TEXTE FOURNI:
━━━━━━━━━━
Retraites 1894

      


TROISIÈME INSTRUCTION
La chasteté  -  L'obéissance

Nous parlions hier du vœu de chasteté, et nous disions qu'il y avait deux points à considérer:  la chasteté négative et la chasteté positive. Ce qu'il ne faut pas faire, et ce qu'il faut faire.
Ordinairement quand on parle de la chasteté, on ne s'occupe que du premier point de vue. Tous les auteurs à peu près, excepté St. François de Sales, n'envisagent que la partie négative. Mais, dit notre bienheureux Père, non seulement il ne faut pas s'attacher aux plaisirs mauvais, aux choses et aux affections terrestres, mais il faut attacher positivement notre cœur à Dieu, à Notre-Seigneur, à sa sainte humanité. Il ne faut pas oublier et laisser là notre cœur. Nous nous occupons beaucoup d'études, de théologie, de philosophie, de lettres ou de sciences : tout cela fait travailler notre intelligence. Si nous ne nous en tenons, en tout cela, qu'à notre devoir strict et rigoureux, le cœur n'aura pas de place. C'est pourquoi les théologiens, en général, oublient la partie positive, la partie affective du vœu de chasteté. C'est une grande lacune et c'est une grande inexactitude. L'homme n'est pourtant pas de bois ! et comme disait le saint homme Job, ma chair n'est pas d'airain, et mes os ne sont pas de fer !

Nous suivrons donc un autre chemin. Au travail de notre intelligence, de notre volonté, nous ajouterons encore quelque chose, l'amour de notre cœur, l'affection, le sentiment. On déprécie trop en général le sentiment. Il semble que ce soit l'affaire des femmes plutôt que celle des hommes. Mais regardez les saints. Qu'est‑ce qui domine en St François de Sales, n'est‑ce pas l'affection pour Dieu ? St Alphonse de Liguori était un grand théologien : mais s'il est remarquable par sa doctrine, il ne l'est pas moins par sa piété, par les sentiments affectueux avec lesquels il allait au Saint Sacrement, à la Sainte Vierge. St  Vincent de Paul, quelle est la note qui domine chez lui ? N'est‑ce pas l'amour tendre et affectif pour Dieu, tout aussi bien que les œuvres d'apostolat et de miséricorde ? Voyez St Paul, voyez tous les apôtres, St. Pierre, St Jean : quels élans enflammés d'amour pour Notre-Seigneur ! L'homme est composé d'un corps et d'une âme, d'un esprit  et d'un cœur : il faut tout donner à Dieu. Qu'est‑ce que le bon Dieu du reste regarde de préférence ? Deus autem intuetur cor. C'est lui qui a créé notre intelligence ; mais pourvu qu'elle n'abuse pas des lumières qu'il lui donne, ce n'est pas elle qui attire surtout son attention : Deus autem intuetur cor : c'est au cœur surtout qu'il prend garde.
━━━━━━━━━━
LISTE DES DONNÉES:

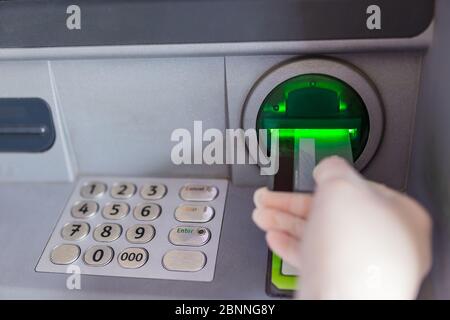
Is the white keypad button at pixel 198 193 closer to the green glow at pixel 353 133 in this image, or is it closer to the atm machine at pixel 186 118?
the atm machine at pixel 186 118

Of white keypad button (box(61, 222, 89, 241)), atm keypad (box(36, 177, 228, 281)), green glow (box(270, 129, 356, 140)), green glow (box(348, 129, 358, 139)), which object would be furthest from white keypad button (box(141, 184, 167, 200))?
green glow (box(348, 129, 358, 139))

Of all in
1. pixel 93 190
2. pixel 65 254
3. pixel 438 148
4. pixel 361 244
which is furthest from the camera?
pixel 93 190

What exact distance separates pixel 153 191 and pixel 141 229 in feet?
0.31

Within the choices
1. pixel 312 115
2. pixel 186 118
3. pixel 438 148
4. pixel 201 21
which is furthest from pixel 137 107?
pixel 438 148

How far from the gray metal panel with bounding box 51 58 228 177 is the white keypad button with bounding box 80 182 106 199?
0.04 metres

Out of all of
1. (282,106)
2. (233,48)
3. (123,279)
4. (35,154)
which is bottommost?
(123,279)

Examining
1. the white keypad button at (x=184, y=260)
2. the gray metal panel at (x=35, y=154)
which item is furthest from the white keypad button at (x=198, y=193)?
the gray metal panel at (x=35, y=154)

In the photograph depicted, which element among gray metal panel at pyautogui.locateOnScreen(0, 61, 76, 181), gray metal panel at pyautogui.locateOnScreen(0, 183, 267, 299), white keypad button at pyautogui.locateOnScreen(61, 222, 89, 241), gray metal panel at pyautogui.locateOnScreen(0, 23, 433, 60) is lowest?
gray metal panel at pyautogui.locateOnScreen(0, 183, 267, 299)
━━━━━━━━━━
TÂCHES À RÉALISER:
1. Recopiez à l'identique le passage de l'instruction sur la chasteté qui commence aux mots « TROISIÈME INSTRUCTION » et s'arrête après « qu'il faut faire. ».
2. Poursuivez l'instruction sur la chasteté à partir de sa dernière phrase.
Les lignes ne servent à rien ici.

RÉPONSES ATTENDUES:
1.
TROISIÈME INSTRUCTION
La chasteté  -  L'obéissance

Nous parlions hier du vœu de chasteté, et nous disions qu'il y avait deux points à considérer:  la chasteté négative et la chasteté positive. Ce qu'il ne faut pas faire, et ce qu'il faut faire.

2.
Il est bon, mes amis, il est nécessaire même que l'Oblat de St François de Sales entre dans cette gymnastique‑là ; qu'il prépare son cœur pour en faire un foyer ardent d'amour de Dieu ; qu'il profite de tout ce qu'il a à faire, de toutes les circonstances qui se rencontrent, pour nourrir et agrandir sa piété. Dans l'oraison, à la sainte messe, dans les tentations, dans les peines, dans les difficultés, dans les faiblesses et les infirmités de son âme, qu'il aille se prosterner aux pieds du Sauveur, qu'il aille se réchauffer auprès de lui, et ne reste pas, comme disait David, semblable au passereau solitaire sur le toit. Qu'il mette un peu d'amour de Dieu dans chacun de ses actes, dans chacune de ses pensées.

Encore une fois ne cherchez pas seulement les actes, l'exercice de la pensée, de l'intelligence : Deus caritas est. Il nous a faits à son image ; il nous a faits pour la charité, il nous a faits pour l'aimer.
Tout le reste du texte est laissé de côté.